Their purported right to start a family by gamete donation using IVF (like marriage), is not an actual right, because they are not comparing like with like. The complementary sexual union and procreative potential open to heterosexuals because of their specific physical characteristics simply do not exist physically within the purely emotional aspect of a homosexual relationship. This issue is, after all, not about homosexuality at all, but about the intrinsic nature of human sexuality (and marriage, if the case arises). For there to be a breach of a real fundamental right, there needs to be a breach of a basic human good.

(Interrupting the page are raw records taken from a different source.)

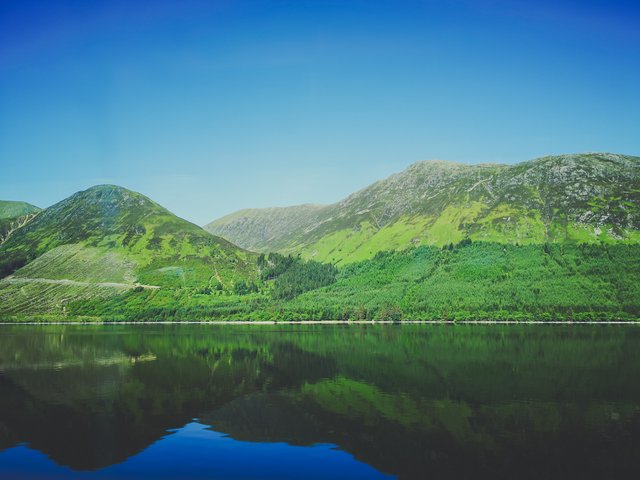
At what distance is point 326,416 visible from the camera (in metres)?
52.1

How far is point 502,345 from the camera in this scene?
117m

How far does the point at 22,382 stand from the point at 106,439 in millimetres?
38831

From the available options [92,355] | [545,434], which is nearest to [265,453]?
[545,434]

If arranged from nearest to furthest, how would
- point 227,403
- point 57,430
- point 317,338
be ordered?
1. point 57,430
2. point 227,403
3. point 317,338

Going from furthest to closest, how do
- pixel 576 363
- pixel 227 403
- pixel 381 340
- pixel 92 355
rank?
pixel 381 340 → pixel 92 355 → pixel 576 363 → pixel 227 403

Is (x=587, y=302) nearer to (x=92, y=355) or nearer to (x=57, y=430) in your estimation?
(x=92, y=355)

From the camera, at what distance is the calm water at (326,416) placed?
37.8m

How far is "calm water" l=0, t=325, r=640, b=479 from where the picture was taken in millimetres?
37844

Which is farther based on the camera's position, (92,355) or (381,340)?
(381,340)

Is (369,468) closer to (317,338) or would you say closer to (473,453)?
(473,453)

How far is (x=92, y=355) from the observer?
353 ft

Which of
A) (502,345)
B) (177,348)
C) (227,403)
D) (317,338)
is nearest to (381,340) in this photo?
(317,338)

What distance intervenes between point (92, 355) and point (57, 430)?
6487cm

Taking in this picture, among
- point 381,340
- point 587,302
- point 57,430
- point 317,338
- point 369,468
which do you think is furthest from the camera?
point 587,302
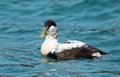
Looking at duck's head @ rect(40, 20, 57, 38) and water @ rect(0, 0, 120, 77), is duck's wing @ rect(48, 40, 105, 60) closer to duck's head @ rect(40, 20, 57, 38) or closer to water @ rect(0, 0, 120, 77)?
water @ rect(0, 0, 120, 77)

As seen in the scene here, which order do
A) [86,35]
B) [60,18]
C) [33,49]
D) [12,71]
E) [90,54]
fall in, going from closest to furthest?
1. [12,71]
2. [90,54]
3. [33,49]
4. [86,35]
5. [60,18]

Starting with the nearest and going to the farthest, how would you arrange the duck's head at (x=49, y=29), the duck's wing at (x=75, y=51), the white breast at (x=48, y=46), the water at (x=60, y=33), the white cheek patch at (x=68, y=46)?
the water at (x=60, y=33) < the duck's wing at (x=75, y=51) < the white cheek patch at (x=68, y=46) < the white breast at (x=48, y=46) < the duck's head at (x=49, y=29)

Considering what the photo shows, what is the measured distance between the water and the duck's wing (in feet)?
0.73

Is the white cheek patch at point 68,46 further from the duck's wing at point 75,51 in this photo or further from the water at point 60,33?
the water at point 60,33

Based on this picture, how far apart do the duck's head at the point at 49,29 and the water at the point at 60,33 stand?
1.88ft

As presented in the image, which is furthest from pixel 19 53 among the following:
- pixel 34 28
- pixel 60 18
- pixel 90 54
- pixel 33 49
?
pixel 60 18

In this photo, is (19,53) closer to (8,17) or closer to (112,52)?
(112,52)

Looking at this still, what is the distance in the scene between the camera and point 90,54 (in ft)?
49.1

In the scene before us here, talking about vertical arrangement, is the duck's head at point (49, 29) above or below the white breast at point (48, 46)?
above

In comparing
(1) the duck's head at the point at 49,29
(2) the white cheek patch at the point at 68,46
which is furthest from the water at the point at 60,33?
(1) the duck's head at the point at 49,29

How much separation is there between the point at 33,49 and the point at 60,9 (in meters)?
4.98

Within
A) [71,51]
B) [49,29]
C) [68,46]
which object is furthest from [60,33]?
[71,51]

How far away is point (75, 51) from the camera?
15.0 m

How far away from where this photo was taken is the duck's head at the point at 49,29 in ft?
50.9
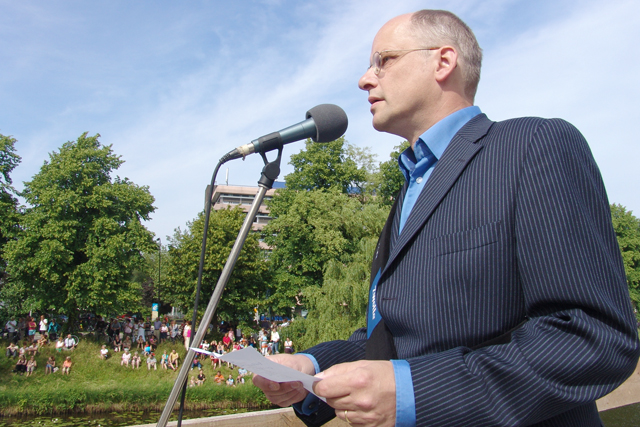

One of the basic human goods is practical reason (prudence) and in this case there is no breach of practical reason because this dictates that procreation is necessarily brought about by complementary sexual intercourse between a man and a woman who are then in the best position and obliged to raise their genetic offspring as a result of the intrinsic nature of their relationship. As a man, I can claim to have the right to have an ovulation just because another gender of the same species has this natural function although I do not. However, is this a real right – given that men and women do not have the same sexual nature and being a man, practical reason dictates that I, as a necessity, cannot have an ovulation much less purport to have the right to have one?

In the same vein, homosexuals may not lay a real claim to marriage because of the intrinsic nature of marriage, which does not encompass the nature of the emotional bond between two homosexuals. It would be better for homosexuals to lay claim for the state to recognise the particular nature of their civil union by special arrangements of positive civil law than to lay claim to objective concepts of marriage and human procreation which have been defined since time immemorial in all cultures before the foundation of states.

It is now possible to change the nature of an objective truth even if its concepts are confused by clouding issues in purely emotive subjective opinions. The moral object itself is forever assured through human nature and human rationality, but the circumstances and intentions of human beings who have freely chosen homosexual relationships calls for society to respect and show acceptance and understanding for their personal choices in seeking their own fulfilment and happiness in life. They are, after all, our brothers and sisters and children of a God who does not discriminate in the mercy and charity he dispenses to his loved ones.